We are also reminded that God has His own ways of solving problems. Perhaps when we were first saved, we thought that we needed to devise our own answers to the problems of life. Our prayers consisted of informing God that we had come up with a wonderful answer to our problems, and we only needed God to make it happen. But as we mature in the Lord, we learn that God solves problems and answers prayers in ways we can’t anticipate. It is a beautiful thing to see a mature saint waiting patiently on the Lord.
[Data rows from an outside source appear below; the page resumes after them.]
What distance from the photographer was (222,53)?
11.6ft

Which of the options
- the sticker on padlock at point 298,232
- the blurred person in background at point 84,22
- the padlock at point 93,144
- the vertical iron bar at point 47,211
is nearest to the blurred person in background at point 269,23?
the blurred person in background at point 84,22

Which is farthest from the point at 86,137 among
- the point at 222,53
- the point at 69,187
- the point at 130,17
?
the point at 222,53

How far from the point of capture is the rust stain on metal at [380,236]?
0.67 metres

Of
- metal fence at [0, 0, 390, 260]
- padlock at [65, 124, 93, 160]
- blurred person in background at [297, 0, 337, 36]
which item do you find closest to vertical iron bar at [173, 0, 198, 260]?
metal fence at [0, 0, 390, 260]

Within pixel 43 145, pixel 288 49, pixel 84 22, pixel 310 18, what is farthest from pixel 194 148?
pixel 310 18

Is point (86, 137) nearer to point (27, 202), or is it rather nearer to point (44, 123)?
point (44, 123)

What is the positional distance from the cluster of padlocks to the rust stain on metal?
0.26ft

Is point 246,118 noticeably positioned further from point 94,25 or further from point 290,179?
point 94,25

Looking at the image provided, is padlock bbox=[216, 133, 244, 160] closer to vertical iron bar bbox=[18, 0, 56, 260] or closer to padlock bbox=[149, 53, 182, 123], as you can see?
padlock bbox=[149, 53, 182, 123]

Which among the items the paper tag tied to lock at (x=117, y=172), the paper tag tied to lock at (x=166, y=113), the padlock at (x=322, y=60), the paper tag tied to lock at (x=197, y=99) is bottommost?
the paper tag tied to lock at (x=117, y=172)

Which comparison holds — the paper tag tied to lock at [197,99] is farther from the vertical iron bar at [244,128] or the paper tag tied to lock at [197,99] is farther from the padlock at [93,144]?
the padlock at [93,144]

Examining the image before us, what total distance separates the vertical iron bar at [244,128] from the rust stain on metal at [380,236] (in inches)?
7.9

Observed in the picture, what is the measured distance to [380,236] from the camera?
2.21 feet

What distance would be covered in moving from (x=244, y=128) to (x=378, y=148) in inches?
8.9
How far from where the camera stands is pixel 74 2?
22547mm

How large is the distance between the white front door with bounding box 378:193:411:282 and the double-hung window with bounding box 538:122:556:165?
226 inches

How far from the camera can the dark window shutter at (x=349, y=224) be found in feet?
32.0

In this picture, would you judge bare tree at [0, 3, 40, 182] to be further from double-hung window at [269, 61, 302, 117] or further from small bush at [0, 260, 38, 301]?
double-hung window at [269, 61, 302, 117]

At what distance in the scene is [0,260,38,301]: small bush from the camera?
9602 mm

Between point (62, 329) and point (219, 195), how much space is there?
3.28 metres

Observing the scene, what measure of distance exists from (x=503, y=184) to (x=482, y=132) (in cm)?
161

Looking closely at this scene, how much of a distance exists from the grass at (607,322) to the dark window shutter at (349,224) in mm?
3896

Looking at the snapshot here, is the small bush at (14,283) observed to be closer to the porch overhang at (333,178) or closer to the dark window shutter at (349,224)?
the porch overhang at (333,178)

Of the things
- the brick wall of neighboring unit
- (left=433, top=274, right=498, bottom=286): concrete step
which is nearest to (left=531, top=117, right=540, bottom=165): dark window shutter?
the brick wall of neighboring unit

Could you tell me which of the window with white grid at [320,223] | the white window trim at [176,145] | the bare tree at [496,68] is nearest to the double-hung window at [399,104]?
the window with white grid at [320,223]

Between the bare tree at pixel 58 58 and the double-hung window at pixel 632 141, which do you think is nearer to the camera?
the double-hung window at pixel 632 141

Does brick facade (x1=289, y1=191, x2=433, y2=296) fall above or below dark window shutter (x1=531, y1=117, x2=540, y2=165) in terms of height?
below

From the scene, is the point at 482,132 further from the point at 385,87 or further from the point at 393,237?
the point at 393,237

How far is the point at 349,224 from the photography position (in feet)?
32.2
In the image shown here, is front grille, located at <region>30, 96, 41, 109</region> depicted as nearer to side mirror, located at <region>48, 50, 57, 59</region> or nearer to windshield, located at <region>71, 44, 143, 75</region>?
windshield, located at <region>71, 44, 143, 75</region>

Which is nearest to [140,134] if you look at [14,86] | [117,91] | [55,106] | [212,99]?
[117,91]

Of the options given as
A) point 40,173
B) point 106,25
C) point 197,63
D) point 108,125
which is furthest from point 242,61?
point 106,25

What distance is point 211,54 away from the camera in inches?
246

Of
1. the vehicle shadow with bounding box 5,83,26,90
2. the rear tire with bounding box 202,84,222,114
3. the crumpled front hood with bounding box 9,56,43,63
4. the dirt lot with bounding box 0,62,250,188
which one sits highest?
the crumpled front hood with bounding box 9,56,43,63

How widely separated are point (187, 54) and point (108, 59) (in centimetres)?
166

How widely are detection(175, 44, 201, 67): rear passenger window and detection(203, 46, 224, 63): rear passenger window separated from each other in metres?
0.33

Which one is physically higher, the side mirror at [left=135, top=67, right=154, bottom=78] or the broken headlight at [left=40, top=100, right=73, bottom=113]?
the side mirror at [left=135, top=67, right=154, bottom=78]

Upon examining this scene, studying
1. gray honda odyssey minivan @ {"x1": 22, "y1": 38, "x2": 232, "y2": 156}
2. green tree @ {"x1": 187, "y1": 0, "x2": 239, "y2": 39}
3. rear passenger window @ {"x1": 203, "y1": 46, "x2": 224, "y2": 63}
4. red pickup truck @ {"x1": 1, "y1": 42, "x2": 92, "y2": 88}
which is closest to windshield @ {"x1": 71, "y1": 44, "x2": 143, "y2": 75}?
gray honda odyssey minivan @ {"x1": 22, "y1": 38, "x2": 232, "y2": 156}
This passage also presents the holiness of God in a powerful way. Christians today have free access to God through the person of the Lord Jesus Christ. Indeed, persistence and boldness in prayer are encouraged (Lk. 11:8). But we must not lose sight of the fact that God is God, and that He is infinitely holy. The Christian learns to enjoy fellowship without losing reverential fear for God. It seems that many today have lost that reverential fear of God.
What do you see in the cleft?
Perhaps the most beautiful practical comment on this passage comes from Moses’ exclamation, “I pray You, show me Your glory!” Moses wanted more of God, and so God granted his earnest request. Here we see that God will honor our desire to enjoy more of Him. God rejoices in us when we are rejoicing in Him. It satisfies Him when we are satisfied with Him. When we purpose in our hearts that we will settle for nothing less than seeing the glory of the Son of God, it pleases the heart of our Father. Indeed, the very core of worship is to take those truths we learn about the Lord Jesus Christ from the Bible, to meditate on them, and then present them back to the Father with a heart-felt cry, “Father, we see how beautiful your Son is! We join You in taking pleasure in Him.”